## Try it:
Your response should be every line from the entries that includes the string "Macaca".

········

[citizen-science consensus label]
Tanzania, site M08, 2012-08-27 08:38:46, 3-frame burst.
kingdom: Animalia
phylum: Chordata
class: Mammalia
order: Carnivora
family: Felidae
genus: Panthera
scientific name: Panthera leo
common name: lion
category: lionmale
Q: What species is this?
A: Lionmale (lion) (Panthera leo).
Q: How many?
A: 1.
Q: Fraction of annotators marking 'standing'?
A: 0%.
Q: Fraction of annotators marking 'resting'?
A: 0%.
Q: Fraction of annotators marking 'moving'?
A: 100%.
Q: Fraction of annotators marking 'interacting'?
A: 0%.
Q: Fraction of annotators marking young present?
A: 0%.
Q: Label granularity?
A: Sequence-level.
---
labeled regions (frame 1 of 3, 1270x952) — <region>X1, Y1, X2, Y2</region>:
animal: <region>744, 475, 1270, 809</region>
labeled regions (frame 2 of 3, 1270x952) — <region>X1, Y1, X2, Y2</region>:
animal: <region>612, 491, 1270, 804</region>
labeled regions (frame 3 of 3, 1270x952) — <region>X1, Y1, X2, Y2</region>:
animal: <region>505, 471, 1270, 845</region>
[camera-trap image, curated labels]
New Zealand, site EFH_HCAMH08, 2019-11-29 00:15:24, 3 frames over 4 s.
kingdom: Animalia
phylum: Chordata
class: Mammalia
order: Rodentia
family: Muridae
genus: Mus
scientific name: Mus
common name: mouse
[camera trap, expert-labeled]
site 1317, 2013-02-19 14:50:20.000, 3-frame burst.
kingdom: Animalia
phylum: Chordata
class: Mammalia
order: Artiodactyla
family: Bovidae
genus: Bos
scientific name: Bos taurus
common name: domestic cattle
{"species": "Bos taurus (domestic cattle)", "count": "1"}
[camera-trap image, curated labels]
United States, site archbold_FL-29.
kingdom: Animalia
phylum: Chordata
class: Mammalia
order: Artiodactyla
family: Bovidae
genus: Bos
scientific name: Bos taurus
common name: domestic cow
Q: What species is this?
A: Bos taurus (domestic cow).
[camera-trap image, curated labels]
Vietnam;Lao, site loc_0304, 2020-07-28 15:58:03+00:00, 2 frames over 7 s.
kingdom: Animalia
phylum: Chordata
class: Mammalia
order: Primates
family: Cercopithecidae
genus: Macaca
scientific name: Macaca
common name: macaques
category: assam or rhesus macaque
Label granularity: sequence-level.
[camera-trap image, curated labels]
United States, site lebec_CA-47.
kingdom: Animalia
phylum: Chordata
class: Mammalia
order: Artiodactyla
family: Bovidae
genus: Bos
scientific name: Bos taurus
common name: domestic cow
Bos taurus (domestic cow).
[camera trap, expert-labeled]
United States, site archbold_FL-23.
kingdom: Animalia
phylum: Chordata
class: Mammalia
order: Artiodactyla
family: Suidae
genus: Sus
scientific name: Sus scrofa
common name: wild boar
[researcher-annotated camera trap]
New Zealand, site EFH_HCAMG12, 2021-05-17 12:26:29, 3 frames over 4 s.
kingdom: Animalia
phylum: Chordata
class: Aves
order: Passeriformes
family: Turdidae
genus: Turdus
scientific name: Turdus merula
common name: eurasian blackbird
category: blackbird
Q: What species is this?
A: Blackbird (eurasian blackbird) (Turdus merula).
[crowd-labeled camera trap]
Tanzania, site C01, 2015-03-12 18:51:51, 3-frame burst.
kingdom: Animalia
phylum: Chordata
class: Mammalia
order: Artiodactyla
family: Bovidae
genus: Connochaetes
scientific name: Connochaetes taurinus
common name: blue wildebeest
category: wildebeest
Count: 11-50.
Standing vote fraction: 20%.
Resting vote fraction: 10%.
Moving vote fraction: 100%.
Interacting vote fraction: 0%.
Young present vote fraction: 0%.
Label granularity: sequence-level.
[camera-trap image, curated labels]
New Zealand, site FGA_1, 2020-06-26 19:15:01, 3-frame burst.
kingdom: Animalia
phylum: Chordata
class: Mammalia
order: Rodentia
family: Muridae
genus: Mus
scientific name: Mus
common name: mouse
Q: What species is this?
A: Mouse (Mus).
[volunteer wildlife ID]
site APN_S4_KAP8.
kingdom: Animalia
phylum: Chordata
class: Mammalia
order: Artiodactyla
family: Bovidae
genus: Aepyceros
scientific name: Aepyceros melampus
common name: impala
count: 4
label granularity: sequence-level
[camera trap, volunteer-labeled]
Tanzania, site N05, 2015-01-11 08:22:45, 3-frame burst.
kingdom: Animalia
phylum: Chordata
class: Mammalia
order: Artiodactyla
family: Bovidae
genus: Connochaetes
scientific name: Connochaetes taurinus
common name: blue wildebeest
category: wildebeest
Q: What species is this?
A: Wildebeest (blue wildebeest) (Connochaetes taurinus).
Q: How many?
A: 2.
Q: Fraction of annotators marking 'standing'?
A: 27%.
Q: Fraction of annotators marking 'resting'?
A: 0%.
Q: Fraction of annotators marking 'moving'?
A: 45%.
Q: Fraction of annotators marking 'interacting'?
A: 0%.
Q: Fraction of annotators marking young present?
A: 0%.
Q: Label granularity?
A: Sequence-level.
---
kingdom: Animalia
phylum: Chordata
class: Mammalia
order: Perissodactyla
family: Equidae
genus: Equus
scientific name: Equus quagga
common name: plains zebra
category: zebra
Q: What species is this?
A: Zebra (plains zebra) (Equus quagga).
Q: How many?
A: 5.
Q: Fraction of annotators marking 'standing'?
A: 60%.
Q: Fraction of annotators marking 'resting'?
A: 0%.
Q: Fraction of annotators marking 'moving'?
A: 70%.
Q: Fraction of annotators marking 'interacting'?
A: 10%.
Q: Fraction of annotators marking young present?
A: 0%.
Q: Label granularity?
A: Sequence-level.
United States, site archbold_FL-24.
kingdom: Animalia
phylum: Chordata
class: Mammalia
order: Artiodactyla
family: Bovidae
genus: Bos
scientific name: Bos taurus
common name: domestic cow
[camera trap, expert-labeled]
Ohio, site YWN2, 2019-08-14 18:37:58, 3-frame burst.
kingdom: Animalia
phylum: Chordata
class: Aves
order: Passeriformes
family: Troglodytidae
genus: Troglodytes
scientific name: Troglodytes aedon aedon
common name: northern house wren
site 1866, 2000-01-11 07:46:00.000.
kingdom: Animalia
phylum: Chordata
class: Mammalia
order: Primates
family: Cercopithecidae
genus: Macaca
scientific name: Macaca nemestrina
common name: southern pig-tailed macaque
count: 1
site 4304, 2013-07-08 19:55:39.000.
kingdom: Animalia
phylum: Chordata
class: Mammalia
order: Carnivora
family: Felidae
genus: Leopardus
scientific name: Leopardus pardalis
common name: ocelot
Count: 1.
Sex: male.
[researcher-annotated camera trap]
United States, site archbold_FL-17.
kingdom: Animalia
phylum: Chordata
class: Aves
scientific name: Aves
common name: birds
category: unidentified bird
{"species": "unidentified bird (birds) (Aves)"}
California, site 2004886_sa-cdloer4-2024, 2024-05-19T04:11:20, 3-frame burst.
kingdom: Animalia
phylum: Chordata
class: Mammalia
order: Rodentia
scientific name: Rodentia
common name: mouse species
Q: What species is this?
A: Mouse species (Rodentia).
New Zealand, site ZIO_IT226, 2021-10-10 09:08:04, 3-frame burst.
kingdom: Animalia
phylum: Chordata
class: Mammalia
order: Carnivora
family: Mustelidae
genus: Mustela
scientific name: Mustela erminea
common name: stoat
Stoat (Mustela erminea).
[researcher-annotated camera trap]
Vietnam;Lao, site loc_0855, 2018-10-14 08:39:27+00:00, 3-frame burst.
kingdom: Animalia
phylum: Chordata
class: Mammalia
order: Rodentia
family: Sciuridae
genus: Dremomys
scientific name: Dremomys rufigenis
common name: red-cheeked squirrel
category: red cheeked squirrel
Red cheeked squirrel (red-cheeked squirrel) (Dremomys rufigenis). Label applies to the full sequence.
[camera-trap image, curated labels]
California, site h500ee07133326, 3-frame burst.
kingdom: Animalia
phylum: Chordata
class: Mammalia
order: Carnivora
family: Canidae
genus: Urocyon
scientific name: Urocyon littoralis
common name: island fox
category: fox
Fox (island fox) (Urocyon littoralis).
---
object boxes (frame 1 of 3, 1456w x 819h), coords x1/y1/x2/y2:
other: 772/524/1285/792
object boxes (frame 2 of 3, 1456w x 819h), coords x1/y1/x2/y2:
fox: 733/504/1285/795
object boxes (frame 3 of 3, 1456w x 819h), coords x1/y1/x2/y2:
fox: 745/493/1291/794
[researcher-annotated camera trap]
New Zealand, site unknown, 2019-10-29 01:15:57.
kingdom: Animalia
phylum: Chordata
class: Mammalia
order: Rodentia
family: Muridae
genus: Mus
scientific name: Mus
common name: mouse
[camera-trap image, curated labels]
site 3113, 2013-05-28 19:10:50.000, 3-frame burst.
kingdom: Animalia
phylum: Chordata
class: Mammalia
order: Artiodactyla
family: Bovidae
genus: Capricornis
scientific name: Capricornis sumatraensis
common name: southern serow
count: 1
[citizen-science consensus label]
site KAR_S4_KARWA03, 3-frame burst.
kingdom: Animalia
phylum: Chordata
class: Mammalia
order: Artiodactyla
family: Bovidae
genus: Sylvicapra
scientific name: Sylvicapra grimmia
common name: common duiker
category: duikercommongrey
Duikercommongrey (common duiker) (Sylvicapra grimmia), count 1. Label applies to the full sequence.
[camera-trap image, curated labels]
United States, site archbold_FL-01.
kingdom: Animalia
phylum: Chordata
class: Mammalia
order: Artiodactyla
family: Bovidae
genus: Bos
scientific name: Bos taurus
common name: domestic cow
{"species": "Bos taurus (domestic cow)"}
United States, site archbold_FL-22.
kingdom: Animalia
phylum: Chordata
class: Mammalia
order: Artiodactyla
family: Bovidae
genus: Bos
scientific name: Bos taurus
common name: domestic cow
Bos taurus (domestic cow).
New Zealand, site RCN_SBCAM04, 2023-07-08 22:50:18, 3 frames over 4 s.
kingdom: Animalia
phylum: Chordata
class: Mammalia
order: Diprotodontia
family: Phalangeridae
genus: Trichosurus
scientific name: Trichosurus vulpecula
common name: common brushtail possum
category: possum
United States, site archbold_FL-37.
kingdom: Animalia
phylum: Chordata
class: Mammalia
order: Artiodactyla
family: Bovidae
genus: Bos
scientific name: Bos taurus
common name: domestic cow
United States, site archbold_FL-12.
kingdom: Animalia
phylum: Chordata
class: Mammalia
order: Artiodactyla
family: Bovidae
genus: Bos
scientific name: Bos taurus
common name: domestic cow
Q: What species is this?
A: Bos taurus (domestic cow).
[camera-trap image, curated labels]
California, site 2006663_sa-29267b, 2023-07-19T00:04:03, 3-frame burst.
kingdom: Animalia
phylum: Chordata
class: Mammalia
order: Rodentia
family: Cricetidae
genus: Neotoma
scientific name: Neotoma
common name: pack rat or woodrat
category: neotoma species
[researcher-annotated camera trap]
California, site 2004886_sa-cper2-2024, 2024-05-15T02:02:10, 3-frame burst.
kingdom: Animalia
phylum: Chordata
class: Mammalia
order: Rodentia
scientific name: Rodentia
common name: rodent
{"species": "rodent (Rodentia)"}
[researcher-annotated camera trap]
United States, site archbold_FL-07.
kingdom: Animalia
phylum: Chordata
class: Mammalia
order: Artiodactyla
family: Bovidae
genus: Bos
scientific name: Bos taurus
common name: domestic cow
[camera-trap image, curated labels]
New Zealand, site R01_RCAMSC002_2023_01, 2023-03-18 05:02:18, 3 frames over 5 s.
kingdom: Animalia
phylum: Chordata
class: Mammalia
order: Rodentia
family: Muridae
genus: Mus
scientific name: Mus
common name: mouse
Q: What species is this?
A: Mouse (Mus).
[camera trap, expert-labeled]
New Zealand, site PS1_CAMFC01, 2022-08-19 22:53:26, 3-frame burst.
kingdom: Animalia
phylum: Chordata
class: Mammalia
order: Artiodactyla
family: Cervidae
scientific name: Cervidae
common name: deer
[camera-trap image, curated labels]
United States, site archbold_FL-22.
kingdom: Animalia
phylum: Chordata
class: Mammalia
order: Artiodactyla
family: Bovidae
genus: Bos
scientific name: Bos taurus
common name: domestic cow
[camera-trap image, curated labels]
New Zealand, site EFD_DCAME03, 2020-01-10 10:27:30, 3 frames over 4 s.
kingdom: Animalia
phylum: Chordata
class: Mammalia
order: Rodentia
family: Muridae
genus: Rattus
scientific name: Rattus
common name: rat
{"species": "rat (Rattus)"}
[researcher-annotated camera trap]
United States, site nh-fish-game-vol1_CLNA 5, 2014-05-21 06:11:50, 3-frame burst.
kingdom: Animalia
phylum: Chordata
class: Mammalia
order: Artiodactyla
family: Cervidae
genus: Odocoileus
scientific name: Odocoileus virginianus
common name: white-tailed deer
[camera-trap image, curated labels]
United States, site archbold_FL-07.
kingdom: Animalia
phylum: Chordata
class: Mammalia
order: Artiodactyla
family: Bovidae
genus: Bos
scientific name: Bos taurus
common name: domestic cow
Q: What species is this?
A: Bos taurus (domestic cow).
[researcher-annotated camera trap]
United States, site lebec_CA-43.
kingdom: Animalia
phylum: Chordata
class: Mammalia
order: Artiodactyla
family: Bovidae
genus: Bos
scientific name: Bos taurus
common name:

········

## Result of the task:
genus: Macaca
scientific name: Macaca
genus: Macaca
scientific name: Macaca nemestrina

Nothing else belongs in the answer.